Collection entries
..........

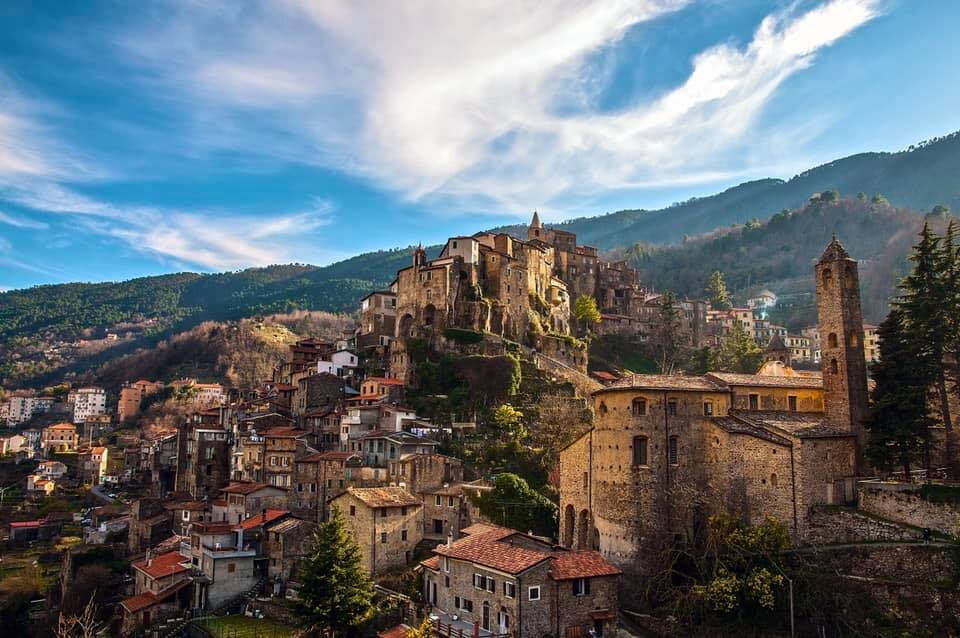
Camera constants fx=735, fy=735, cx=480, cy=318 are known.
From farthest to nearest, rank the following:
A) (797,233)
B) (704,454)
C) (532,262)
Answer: (797,233) → (532,262) → (704,454)

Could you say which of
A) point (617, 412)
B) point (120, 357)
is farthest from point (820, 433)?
point (120, 357)

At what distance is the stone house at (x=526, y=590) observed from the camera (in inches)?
1344

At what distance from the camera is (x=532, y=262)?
275ft

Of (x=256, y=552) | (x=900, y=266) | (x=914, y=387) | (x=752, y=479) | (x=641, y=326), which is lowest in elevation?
(x=256, y=552)

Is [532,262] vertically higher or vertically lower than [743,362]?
higher

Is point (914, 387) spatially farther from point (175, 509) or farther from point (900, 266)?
point (900, 266)

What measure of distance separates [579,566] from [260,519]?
2660 centimetres

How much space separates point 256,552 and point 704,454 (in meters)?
31.1

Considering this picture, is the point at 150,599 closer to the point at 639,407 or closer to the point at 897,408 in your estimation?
the point at 639,407

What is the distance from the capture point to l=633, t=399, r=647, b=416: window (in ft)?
128

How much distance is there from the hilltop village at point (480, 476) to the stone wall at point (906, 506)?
98 mm

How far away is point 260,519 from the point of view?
173 ft

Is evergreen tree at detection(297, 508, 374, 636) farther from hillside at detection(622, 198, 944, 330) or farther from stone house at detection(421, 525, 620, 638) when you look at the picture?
hillside at detection(622, 198, 944, 330)

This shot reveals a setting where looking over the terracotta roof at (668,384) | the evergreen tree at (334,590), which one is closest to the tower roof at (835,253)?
the terracotta roof at (668,384)
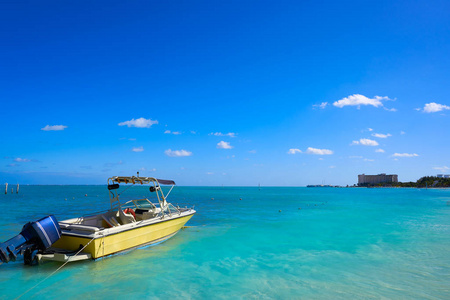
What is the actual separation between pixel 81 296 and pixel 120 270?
80.3 inches

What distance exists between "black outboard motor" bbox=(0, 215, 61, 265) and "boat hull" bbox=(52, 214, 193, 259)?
27.2 inches

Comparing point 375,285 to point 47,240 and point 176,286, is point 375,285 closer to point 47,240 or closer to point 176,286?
point 176,286

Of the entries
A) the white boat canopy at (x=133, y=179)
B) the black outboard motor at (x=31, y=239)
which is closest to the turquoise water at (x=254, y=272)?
the black outboard motor at (x=31, y=239)

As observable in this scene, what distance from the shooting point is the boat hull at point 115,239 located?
10320 mm

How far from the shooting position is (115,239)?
11172 mm

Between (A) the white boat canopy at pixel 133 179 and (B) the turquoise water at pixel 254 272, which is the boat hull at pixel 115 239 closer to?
(B) the turquoise water at pixel 254 272

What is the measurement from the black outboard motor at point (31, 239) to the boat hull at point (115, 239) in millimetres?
692

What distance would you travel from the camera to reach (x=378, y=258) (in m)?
12.4

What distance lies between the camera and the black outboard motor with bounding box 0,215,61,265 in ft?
28.8

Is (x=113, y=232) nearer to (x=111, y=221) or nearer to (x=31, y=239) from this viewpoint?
(x=111, y=221)

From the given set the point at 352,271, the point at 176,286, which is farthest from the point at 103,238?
the point at 352,271

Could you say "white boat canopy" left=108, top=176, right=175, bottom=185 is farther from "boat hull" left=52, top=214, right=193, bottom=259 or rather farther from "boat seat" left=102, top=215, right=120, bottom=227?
"boat hull" left=52, top=214, right=193, bottom=259

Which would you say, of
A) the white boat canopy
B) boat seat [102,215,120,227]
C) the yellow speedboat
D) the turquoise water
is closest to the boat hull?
the yellow speedboat

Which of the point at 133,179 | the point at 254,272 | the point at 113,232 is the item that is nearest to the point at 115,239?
the point at 113,232
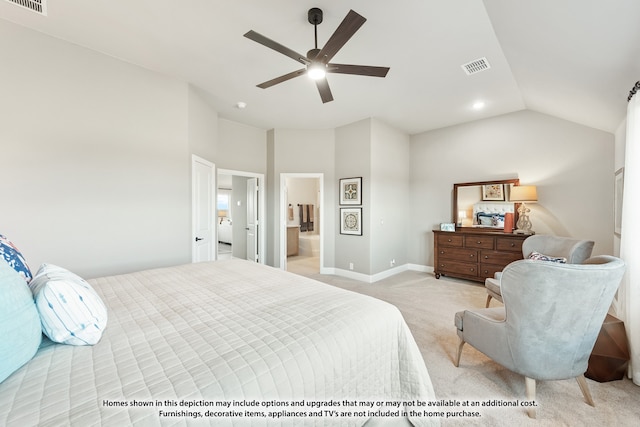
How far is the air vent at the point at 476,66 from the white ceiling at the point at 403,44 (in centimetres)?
8

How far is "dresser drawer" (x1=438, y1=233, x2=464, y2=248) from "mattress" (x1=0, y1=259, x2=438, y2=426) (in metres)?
3.53

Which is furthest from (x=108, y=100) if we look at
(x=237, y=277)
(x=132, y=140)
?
(x=237, y=277)

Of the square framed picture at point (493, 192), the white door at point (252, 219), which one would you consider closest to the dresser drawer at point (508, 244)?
the square framed picture at point (493, 192)

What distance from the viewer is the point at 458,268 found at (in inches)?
173

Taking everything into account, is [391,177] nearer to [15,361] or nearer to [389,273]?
[389,273]

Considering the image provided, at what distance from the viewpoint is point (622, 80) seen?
220 cm

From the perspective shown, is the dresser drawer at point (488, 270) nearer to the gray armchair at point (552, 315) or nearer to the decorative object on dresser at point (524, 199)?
the decorative object on dresser at point (524, 199)

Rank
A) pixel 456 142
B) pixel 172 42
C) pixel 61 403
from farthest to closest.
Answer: pixel 456 142 < pixel 172 42 < pixel 61 403

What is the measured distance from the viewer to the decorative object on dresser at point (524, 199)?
3840 millimetres

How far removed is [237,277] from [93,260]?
1.73m

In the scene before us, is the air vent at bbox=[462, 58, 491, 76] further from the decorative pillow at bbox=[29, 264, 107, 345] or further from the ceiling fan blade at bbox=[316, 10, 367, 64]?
the decorative pillow at bbox=[29, 264, 107, 345]

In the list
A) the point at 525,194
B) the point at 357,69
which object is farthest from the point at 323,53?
the point at 525,194

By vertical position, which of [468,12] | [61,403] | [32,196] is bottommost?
[61,403]

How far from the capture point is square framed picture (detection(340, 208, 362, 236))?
15.3 ft
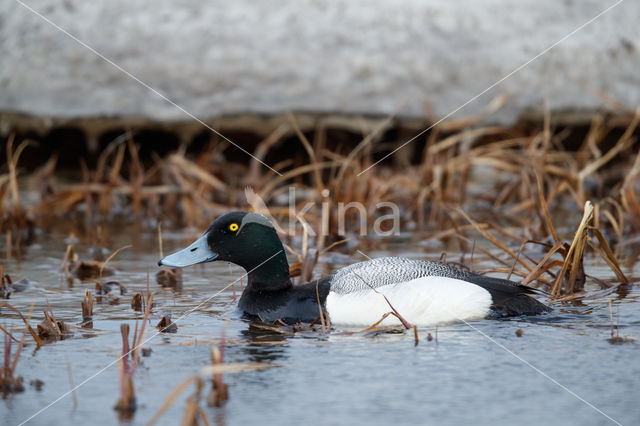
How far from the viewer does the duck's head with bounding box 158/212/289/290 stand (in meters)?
5.89

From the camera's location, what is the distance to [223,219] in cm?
600

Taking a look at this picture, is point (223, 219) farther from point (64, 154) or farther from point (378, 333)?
point (64, 154)

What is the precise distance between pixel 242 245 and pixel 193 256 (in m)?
0.30

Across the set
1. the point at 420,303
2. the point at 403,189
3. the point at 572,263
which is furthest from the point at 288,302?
the point at 403,189

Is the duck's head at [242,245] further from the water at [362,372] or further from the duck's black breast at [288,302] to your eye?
the water at [362,372]

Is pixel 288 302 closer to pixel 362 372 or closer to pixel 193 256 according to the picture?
pixel 193 256

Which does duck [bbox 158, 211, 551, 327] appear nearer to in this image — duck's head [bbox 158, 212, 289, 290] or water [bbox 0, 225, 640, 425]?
duck's head [bbox 158, 212, 289, 290]

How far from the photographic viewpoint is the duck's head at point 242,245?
5.89 m

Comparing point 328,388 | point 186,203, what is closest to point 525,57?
point 186,203

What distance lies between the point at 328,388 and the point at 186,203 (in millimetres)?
5817

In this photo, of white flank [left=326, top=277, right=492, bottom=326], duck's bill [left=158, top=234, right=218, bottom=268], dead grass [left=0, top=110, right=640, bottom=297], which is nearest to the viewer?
white flank [left=326, top=277, right=492, bottom=326]

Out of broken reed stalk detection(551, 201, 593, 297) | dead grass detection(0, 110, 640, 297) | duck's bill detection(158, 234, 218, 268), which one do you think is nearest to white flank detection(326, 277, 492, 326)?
broken reed stalk detection(551, 201, 593, 297)

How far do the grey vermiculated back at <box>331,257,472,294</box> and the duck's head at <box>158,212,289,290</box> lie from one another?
0.48 m

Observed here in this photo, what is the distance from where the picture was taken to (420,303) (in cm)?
521
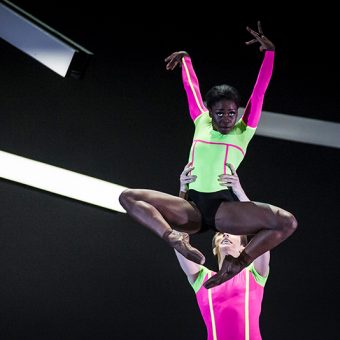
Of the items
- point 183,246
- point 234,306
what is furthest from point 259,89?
point 234,306

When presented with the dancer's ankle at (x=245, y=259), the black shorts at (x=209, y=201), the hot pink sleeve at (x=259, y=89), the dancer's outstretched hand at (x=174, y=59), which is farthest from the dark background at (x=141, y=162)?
the dancer's ankle at (x=245, y=259)

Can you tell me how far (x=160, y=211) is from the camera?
3.00m

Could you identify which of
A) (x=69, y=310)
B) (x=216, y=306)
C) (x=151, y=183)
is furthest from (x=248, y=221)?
(x=69, y=310)

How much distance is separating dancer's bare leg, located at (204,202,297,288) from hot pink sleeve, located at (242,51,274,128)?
437 mm

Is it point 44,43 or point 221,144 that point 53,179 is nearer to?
point 44,43

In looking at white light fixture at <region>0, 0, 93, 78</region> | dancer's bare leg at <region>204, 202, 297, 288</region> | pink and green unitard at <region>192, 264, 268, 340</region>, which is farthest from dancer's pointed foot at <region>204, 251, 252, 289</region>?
white light fixture at <region>0, 0, 93, 78</region>

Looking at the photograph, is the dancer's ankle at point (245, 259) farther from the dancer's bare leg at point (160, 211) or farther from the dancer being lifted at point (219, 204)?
the dancer's bare leg at point (160, 211)

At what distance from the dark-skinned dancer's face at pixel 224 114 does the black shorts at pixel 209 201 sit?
28 cm

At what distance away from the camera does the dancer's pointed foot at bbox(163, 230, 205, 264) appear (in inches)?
108

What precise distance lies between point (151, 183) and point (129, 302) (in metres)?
0.76

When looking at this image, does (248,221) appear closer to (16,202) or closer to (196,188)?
(196,188)

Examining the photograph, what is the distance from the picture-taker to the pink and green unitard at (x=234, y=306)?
11.7 feet

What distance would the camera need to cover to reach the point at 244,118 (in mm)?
3227

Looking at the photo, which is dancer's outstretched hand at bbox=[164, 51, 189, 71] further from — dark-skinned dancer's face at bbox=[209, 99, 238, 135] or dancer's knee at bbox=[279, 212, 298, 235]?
dancer's knee at bbox=[279, 212, 298, 235]
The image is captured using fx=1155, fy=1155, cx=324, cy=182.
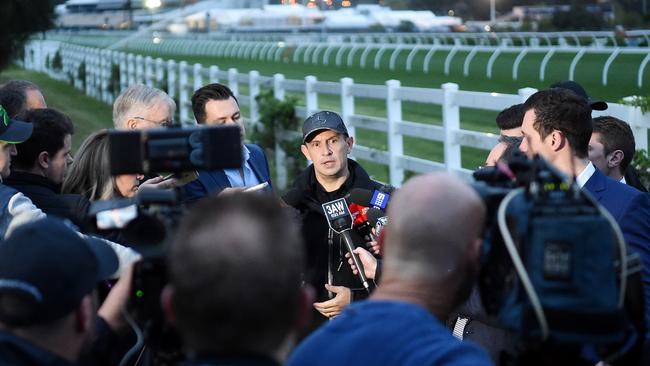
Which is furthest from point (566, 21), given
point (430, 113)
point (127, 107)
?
point (127, 107)

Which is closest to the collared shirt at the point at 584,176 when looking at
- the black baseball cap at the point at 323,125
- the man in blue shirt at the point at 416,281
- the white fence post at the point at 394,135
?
the black baseball cap at the point at 323,125

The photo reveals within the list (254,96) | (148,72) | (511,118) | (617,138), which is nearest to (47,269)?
(617,138)

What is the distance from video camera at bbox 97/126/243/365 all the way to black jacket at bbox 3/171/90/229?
1.86 m

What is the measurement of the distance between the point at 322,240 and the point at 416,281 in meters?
2.84

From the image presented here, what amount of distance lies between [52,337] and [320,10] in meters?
87.9

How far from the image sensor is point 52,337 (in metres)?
2.72

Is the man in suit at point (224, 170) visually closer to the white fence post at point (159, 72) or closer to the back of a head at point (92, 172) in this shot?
the back of a head at point (92, 172)

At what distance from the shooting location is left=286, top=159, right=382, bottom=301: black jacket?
539 cm

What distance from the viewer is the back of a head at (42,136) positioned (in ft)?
16.5

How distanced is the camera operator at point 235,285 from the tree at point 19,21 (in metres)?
28.6

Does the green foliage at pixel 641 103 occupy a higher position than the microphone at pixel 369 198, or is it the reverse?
the green foliage at pixel 641 103

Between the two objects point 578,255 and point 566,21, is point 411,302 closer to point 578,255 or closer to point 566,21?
point 578,255

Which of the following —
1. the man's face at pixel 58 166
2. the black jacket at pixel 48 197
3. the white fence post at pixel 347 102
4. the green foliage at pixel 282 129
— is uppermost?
the man's face at pixel 58 166

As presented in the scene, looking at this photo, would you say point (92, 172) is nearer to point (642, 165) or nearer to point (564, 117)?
point (564, 117)
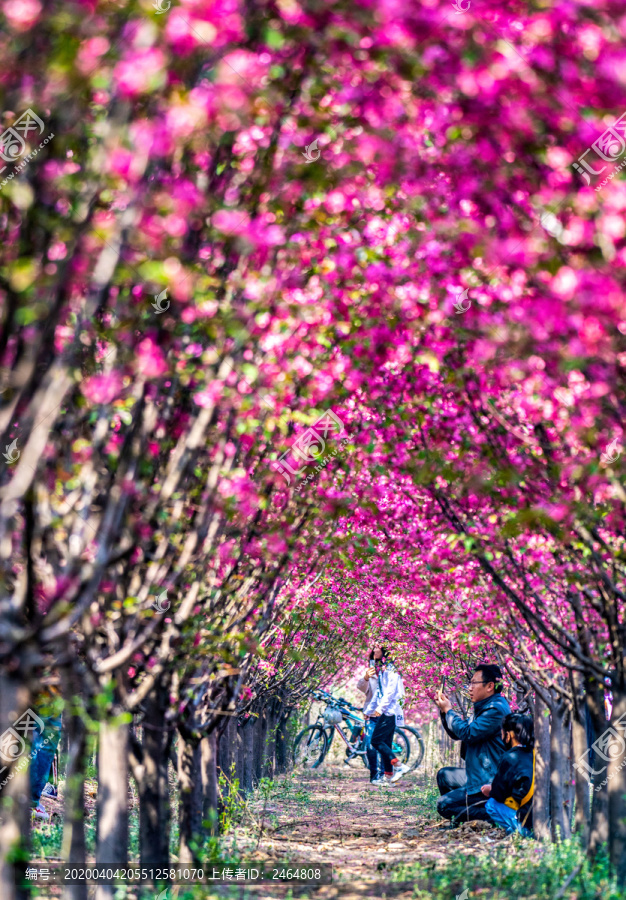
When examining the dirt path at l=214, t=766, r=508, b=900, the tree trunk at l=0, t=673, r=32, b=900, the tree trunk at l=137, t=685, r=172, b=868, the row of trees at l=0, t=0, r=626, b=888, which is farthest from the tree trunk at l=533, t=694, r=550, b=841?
the tree trunk at l=0, t=673, r=32, b=900

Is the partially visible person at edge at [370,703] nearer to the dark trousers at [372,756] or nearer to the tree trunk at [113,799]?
the dark trousers at [372,756]

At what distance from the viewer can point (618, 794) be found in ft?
27.0

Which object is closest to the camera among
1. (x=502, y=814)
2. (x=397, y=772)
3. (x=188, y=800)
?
(x=188, y=800)

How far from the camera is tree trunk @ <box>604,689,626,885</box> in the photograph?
8047 millimetres

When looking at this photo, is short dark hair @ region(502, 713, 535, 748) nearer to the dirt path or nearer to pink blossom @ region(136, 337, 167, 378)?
the dirt path

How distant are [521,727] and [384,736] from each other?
8.08m

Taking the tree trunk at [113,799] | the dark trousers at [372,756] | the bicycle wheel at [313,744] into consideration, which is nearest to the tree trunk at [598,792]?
the tree trunk at [113,799]

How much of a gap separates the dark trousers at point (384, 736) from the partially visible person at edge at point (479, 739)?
22.0ft

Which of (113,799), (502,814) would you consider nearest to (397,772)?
(502,814)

..........

◆ **Exercise directions**
Render the lines between the one holding "Of (x=256, y=552)" and the one holding "2660 centimetres", inclusive, as a two-column CSV with the columns input and output. Give one row for each text and its answer, with each value in its own quoted field and any line breaks replaced by spaces.

◆ **Written solution**
input,output
"Of (x=256, y=552) | (x=900, y=266) | (x=914, y=387) | (x=752, y=479) | (x=641, y=326), which is lowest in elevation?","(x=256, y=552)"
"Is [532,262] vertically higher or vertically lower than [743,362]?","higher"
"Is point (914, 387) spatially farther from point (175, 509) or farther from point (900, 266)?","point (900, 266)"
"What measure of distance separates [579,566] from [260,519]?","2660 centimetres"